NASHVILLE, Tenn. (WTVF) — It’s another consequence of COVID-19; with many people out of work unable to pay their bills, they’re selling their personal belongings to make ends meet.
But one mid-state man says he’s caught between a rock and a hard place when it comes to getting access to his own property.
Dave Mabry is making his living these days by selling his property he has stored in storage units across Nashville. He's a tour manager for a band and lost his job when COVID-19 struck.
"All of our tours cancelled and rescheduled," Mabry said.
But when Mabry lost his job, he fell $400 behind on payments for his unit at Storage Rentals of America in Old Hickory.
"What I have in there is worth more than $400," Mabry said. "If they’d let me in, I could sell power tools and some things. I could gladly pay them off and find someone else willing to work with me and move my stuff."
But Mabry says Storage Rentals of America hasn’t been understanding with his job loss following COVID-19.
"They said, 'Nope, we don’t take partial payments, we want payment in full'," Mabry said.
Mabry says that means he no longer has access to his storage unit full of equipment he could sell to pay the company and his other bills.

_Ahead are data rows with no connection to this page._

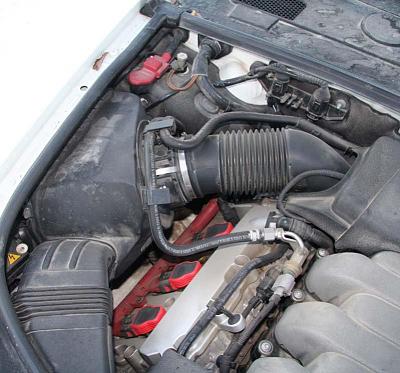 Changing engine air filter on 2006 A6-air-filter-web.jpg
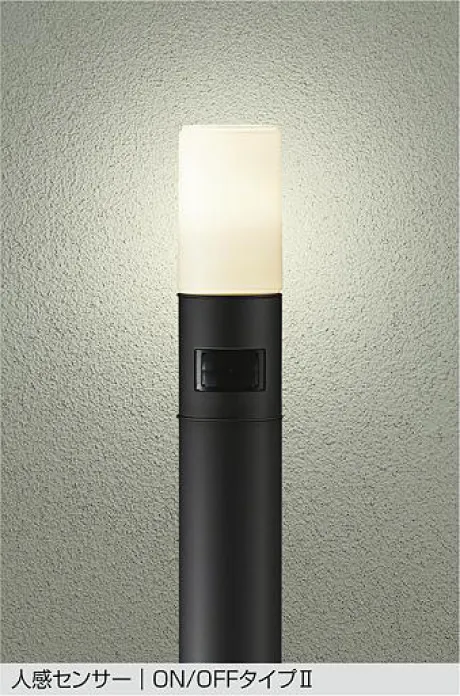 DWP-38638Y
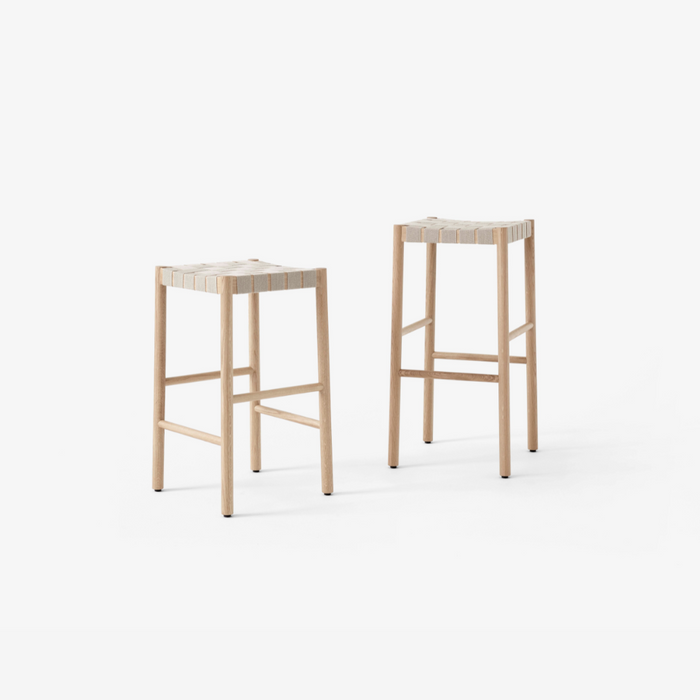 Betty Stool TK7/TK8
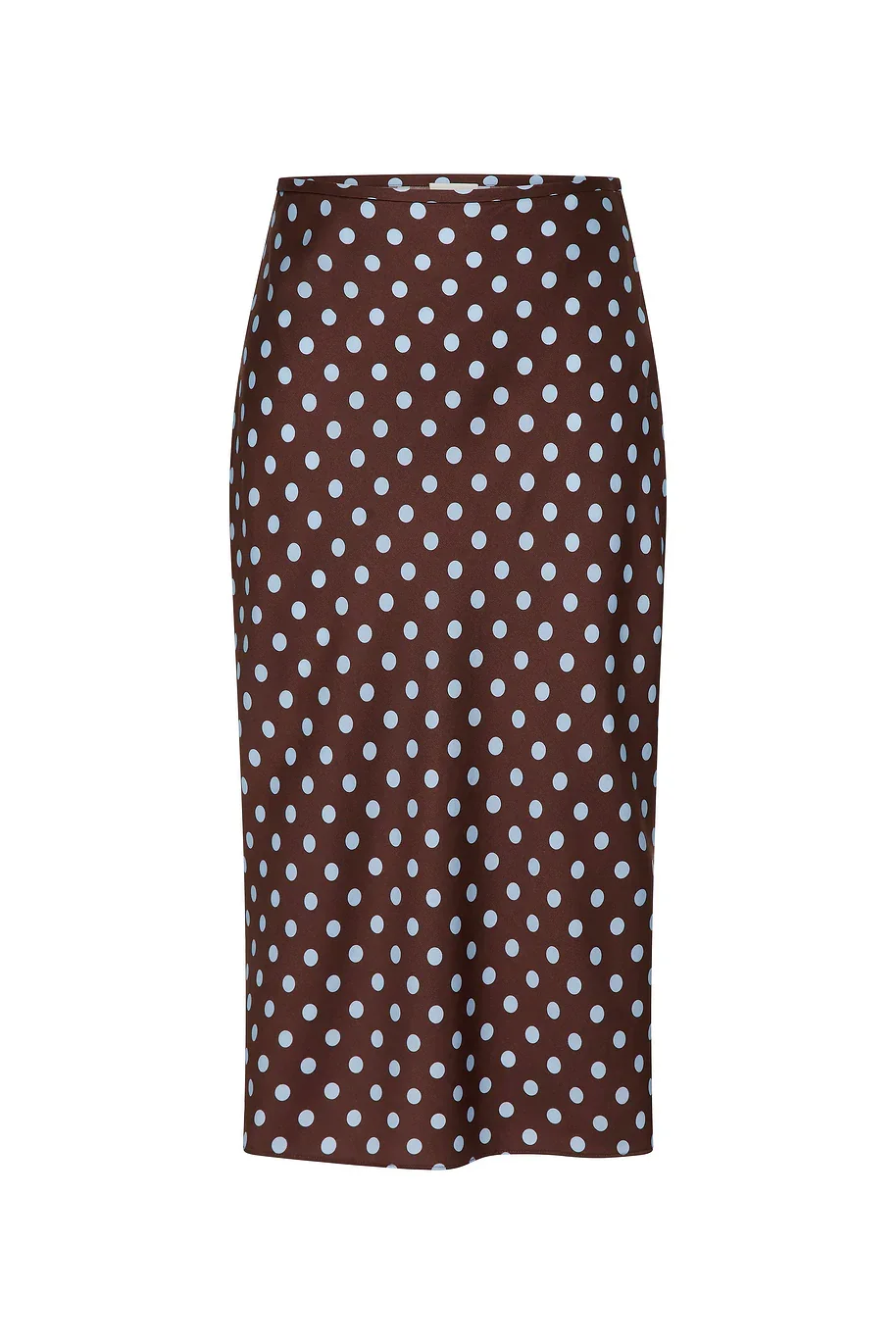 LEOSKIRT-CHOCOLATEPOLKADOT_1120x.webp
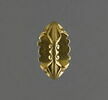 bague, image 2/3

NewsChannel 5 spoke with an out-of-state representative of Storage Rentals of America. They said they were unfamiliar with the specifics of Mabry's issue, but that each situation is handled on a case by case basis by a district manager, one of which the representative told NewsChannel 5 would get back in contact with us with more information. The representative said they are complying with local and state guidelines.
Dave thinks Gov. Bill Lee should lead the change in those guidelines with an executive order saying that storage companies can't hold on to a renter's property if they cannot pay, similar to executive orders Lee has already issued mandating that power and water can't be shut off for non-payment during the crisis.
"You write executive orders to protect people from price gouging, but there’s no rule book for this, we’re operating outside the rule book," Mabry said.
While the corporate office of Storage Rentals of America did not immediately respond before the original publication of this story, the company issued this statement Thursday morning following NewsChannel 5's original reporting:
"Here are the facts associated with Mr. Mabry’s long history with our Old Hickory location, where he has been a tenant since April, 2018. Our company assumed management of the property in December, 2019 and his rent relief requests to us began immediately, as he was already 39 days past due. We made initial accommodations to his late rent payments (late fees waived) and we suspended the auction process all prior to the Covid-19 crisis. It’s important to note that his is a “month to month” lease agreement where he can move out anytime. He has decided to continue to rent the space."
"We are a business accountable to our investors, and in our case that means a high percentage of teachers, first responders, nurses, fire, police and even commercial and food workers -- the hardest working Americans in this crisis. As we told Mr. Mabry several times, we cannot give him free rent no matter how many times over the past two years that he has requested relief from the property manager. Our company is a proud member of the Nashville business community where we are an essential business, and provide jobs and opportunity.”
In a follow up email, the company responded:
"SROA’s VP of Operations has told Mr. Mabry numerous times that he may come and remove his belongings – all of them – if he cannot afford the rent. His overdue rent due plus all late fees will be waived. This suggestion to Mr. Mabry pre-dates your story and every time he communicates with the company, he is told the same thing. If he vacates the unit, the company can re-rent it."
"But it appears that Mr. Mabry wants to remove just one or two items from his unit which is currently in line for auction of the contents. That would mean that SROA would need to re-commence the auction process, preventing re-rental of the unit for another 3 months or so – whatever the waiting period is in Tennessee. Mr. Mabry is well aware of the legal procedures involved in non-payment of rent on storage units, as he has units in a number of other storage places around Nashville as well, he advised SROA. So we assume he has signed a number of storage unit contracts in addition to the one we’re discussing."
After NewsChannel 5 once again reached out to Mabry in response, Mabry said Thursday was the first time SROA's VP of Operations has reached out to him, offering the deal they outlined in the above statement.